Female Service Members Fighting for a Place on the Battlefield

Female servicemembers are a vital asset to our military.

In the last 10 years, female servicemembers have taken on a bigger role in combat operations than ever before.

Women account for almost 15 percent of our 1.4 million active duty service members. In the last 10 years, more than 280,000 women have served in Iraq and Afghanistan, with 144 killed and at least 860 wounded.

Despite this, the Defense Department has continued to prohibit women from taking part in direct combat. Two military women, Command Sgt. Maj. Jane Baldwin and Col. Ellen Haring of the U.S. Army Reserve, have decided to challenge this policy and file suit, arguing that these kinds of gender restriction policies are discriminatory and unconstitutional.

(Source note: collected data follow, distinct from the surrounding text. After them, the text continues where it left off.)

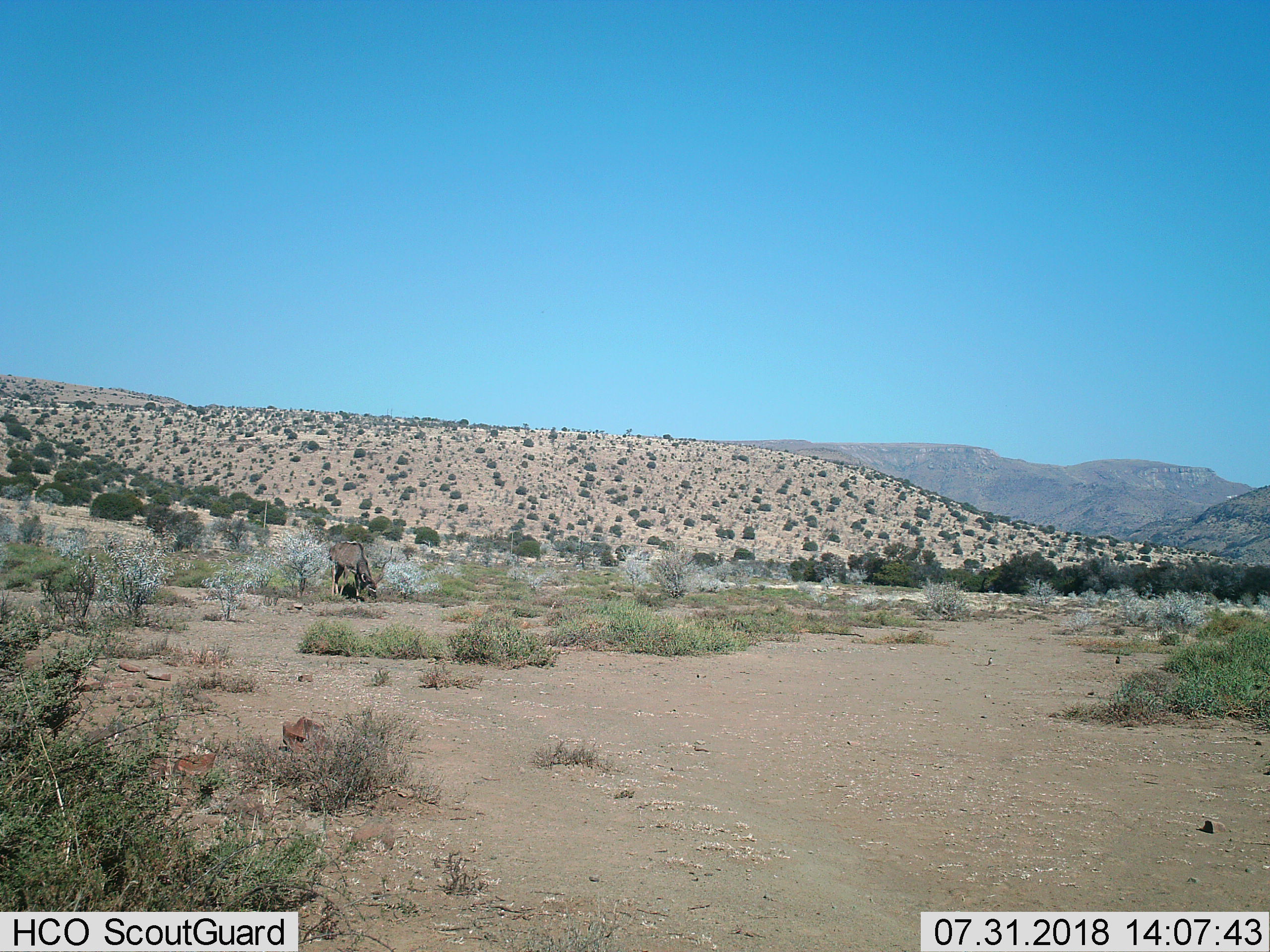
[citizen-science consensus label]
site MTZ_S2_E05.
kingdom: Animalia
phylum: Chordata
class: Mammalia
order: Artiodactyla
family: Bovidae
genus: Tragelaphus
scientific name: Tragelaphus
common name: kudu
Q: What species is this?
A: Kudu (Tragelaphus).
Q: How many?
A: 1.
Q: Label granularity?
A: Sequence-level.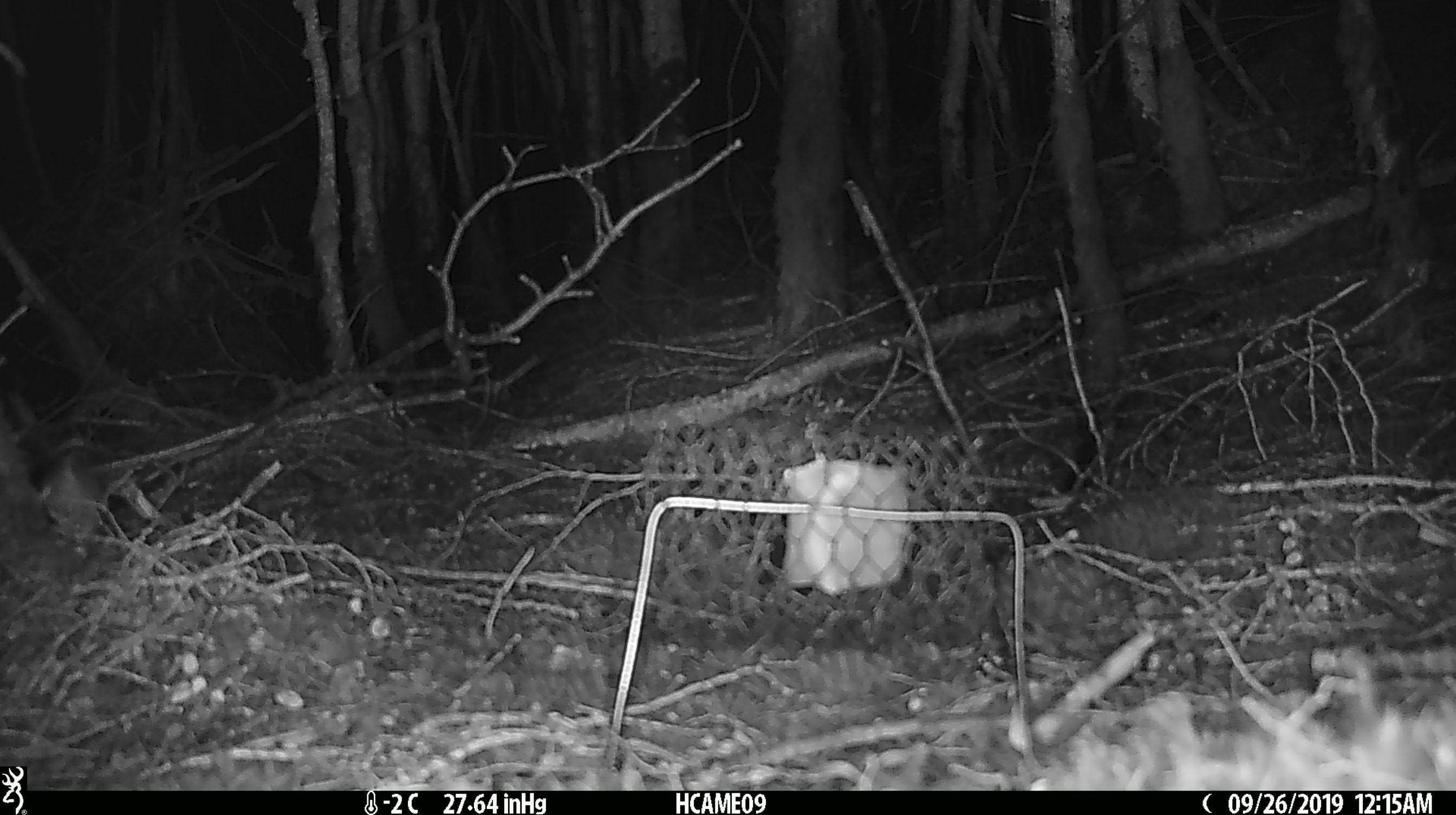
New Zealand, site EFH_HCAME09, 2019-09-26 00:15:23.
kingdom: Animalia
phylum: Chordata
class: Mammalia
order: Rodentia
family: Muridae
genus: Mus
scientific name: Mus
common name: mouse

At the same time, Sen. Kirstin Gillibrand (D-N.Y.), has introduced legislation into the Senate that seeks to end the ground combat exclusion policy for women. The Gender Equality in Combat Act would allow female service members to take front line infantry combat roles right beside men.

Challenging Old Mindsets

Formal combat experience is essential to get into the highest levels of military leadership. The Defense Department has continually denied women the right to occupy these positions, citing a ruling from 1994 that highlights the “physically demanding tasks that would exclude the vast majority of women.” Not allowing female soldiers the opportunity to serve in combat positions can prevent them from progressing in their careers or earning as much as their male counterparts.

Both of the women involved in this recent suit have exemplary military records. Sgt. Maj. Baldwin has given 25 years of service to our nation’s Armed Forces, stationed everywhere from South Korea to Germany to Iraq. Colonel Haring is a West Point graduate with 28 years of service. Both of these women claim they have been denied advancement based on the fact that they lacked combat experience.

Sen. Gillibrand has made a similar argument for her legislation, saying it was written for the women “who want nothing more than to take a leadership role on the frontlines defending our country,” according to the Huffington Post.

“We know that women can do anything they put their minds to, and they are already fighting and dying for our country shoulder-to-shoulder with their brothers in uniform,” she said. “When all of our best and brightest serve in combat our country is stronger for it.”

Looking to the Future

At the same time, the military has been making progress toward gender equality.

In February, the Pentagon opened up several jobs that had been previously closed off to women, such as combat medic, tank mechanic and field artillery radar operator, all of which take women closer to the front lines.

Air Force Col. Jeannie Leavitt recently became the first woman to take command of a combat fighter wing. Col. Leavitt also became the Air Force’s first female fighter pilot in 1993.

“It helped that once we started flying, people began to see that we were there because of our abilities and not our gender,” she said in an interview with The Associated Press.

In much the same way that homosexuals served in the military long before the repeal of “Don’t ask, don’t tell,” so, too, have women already proven themselves on the battlefield. If we want to maintain our edge as the strongest military in the world, we need to make sure we are putting the best people possible in each position, regardless of race, creed or gender.